The Voice 2020 -Enzo S : “J’ai hâte de rencontrer le public français”

The Voice 2020 -Enzo S : “J’ai hâte de rencontrer le public français”
Tout droit venu du Liban, Enzo S a étonné les coachs dans “The Voice”, ce samedi 15 février sur TF1. Interview.

Enzo, racontez-nous votre parcours...

J’ai toujours été entouré de musique. J’avais 5-6 ans quand mes parents m’ont inscrit dans une école de musique. J’ai commencé avec le violon puis la batterie et la guitare. Le chant est arrivé après, vers l’âge de 14 ans. A l’époque, je chantais du Amy Winehouse, Mika mais aussi Patrick Bruel. Quand j’étais petit, mon père avait un pub dans lequel il organisait une soirée karaoké, une fois par semaine. J’étais mineur mais mon père m'autorisait à entrer quelque fois en douce. C’est ma vraie première scène ! En 2010, j’ai rejoint un groupe alors que j’étais encore au lycée. Ça m’a permis de faire de la scène et d’enregistrer un album. Après mon bac, je suis parti vivre à Montréal pour me donner une vraie chance de faire carrière. Je suis entré dans école de musique et, en parallèle, je me produisais sur scène. Je suis reparti de zéro mais comme j’avais 18 ans, tout commençait pour moi et je n’avais pas peur de ne connaître personne. C’est vraiment à Montréal que je me suis épanoui artistiquement.

Pourquoi c’est dur de faire carrière au Liban ?

Le Liban est un pays très complexe et on a tendance à ne pas donner d’importance aux sujets dits “secondaires”. C’est un pays qui a vécu beaucoup de traumatismes. Dans notre mentalité, on est davantage sur le résultat que sur le chemin qu’il y a à faire pour obtenir ce résultat. Les métiers artistiques demandent beaucoup de patience, travail et sacrifices sans forcément atteindre ses objectifs à court terme. Il faut apprendre à vivre avec de petits moyens. Vivre de la musique, c’est difficile dans n’importe quel pays du monde mais au Liban, ce n’est pas vraiment une option de carrière.

The Voice en France, qu’est-ce que ça représente pour vous ?

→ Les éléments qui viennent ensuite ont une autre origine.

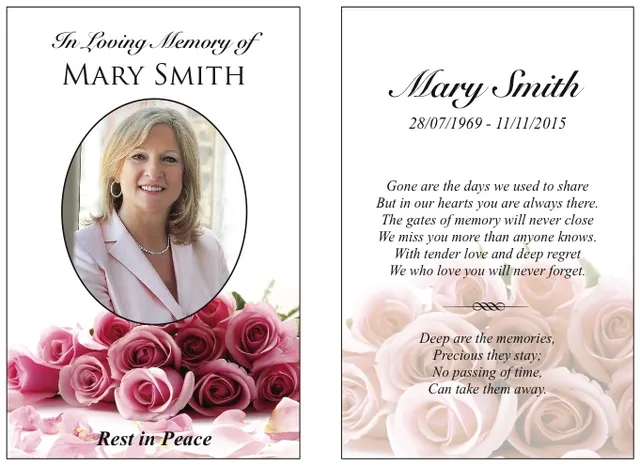 In Loving Memory of
MARY SMITH

Rest in Peace

Mary Smith
28/07/1969 - 11/11/2015

Gone are the days we used to share
But in our hearts you are always there.
The gates of memory will never close
We miss you more than anyone knows.
With tender love and deep regret
We who love you will never forget.

Deep are the memories,
Precious they stay;
No passing of time,
Can take them away.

Le fait d’être dans un nouveau pays pour moi, représente un nouveau chapitre de ma vie. Je suis quelqu’un qui se lasse vite de la routine. Quand on m’a proposé de participer à The Voice, j’ai tout de suite saisi cette opportunité avec beaucoup d’intérêt. Je suis francophone et j’ai été bercé par la culture de ce pays. Ce n’est pas nouveau pour moi mais je découvre quand même Paris et la France grâce à l’aventure The Voice. Maintenant, j’ai hâte de savoir ce que pense le public français de moi.

Pascal Obispo a commenté avec humour que vous n’aviez pas le physique de votre voix...

Je chante de la soul, une chanson très ancrée dans la culture afro-américaine. Pascal Obispo s’attendait sûrement à voir quelqu’un qui n’était pas de cette origine. Sa remarque m’a fait beaucoup rire parce que je ne m’y attendais pas. J’ai beaucoup de tatouages et ils font partie de mon expression artistique. L’astronaute qu’on voit sur mon avant-bras me représente bien. Je suis quelqu’un qui aime m’évader dans mes pensées, sortir du moment présent et depuis tout petit, on me surnomme “l’astronaute”.

Pascal Obispo, Amel Bent et Lara Fabian se sont retournés sur votre prestation. Comment avez-vous fait votre choix ?

Lara Fabian m’a dit des choses qui m’ont beaucoup touché. J’ai eu l’impression qu’elle m’avait cerné tout de suite et a touché ma sensibilité. J’ai choisi Lara et j’en suis très fière. J’ai hâte de commencer le travail avec ma coach !

Qu’est-ce que vous attendez de l’expérience The Voice ?

Mon rêve c’est de vivre grâce au chant. J’espère pouvoir me remettre à la composition et sortir mes titres. J’ai envie de montrer qui je suis et commencer à tourner surtout. J’adore être sur scène et chanter devant des gens.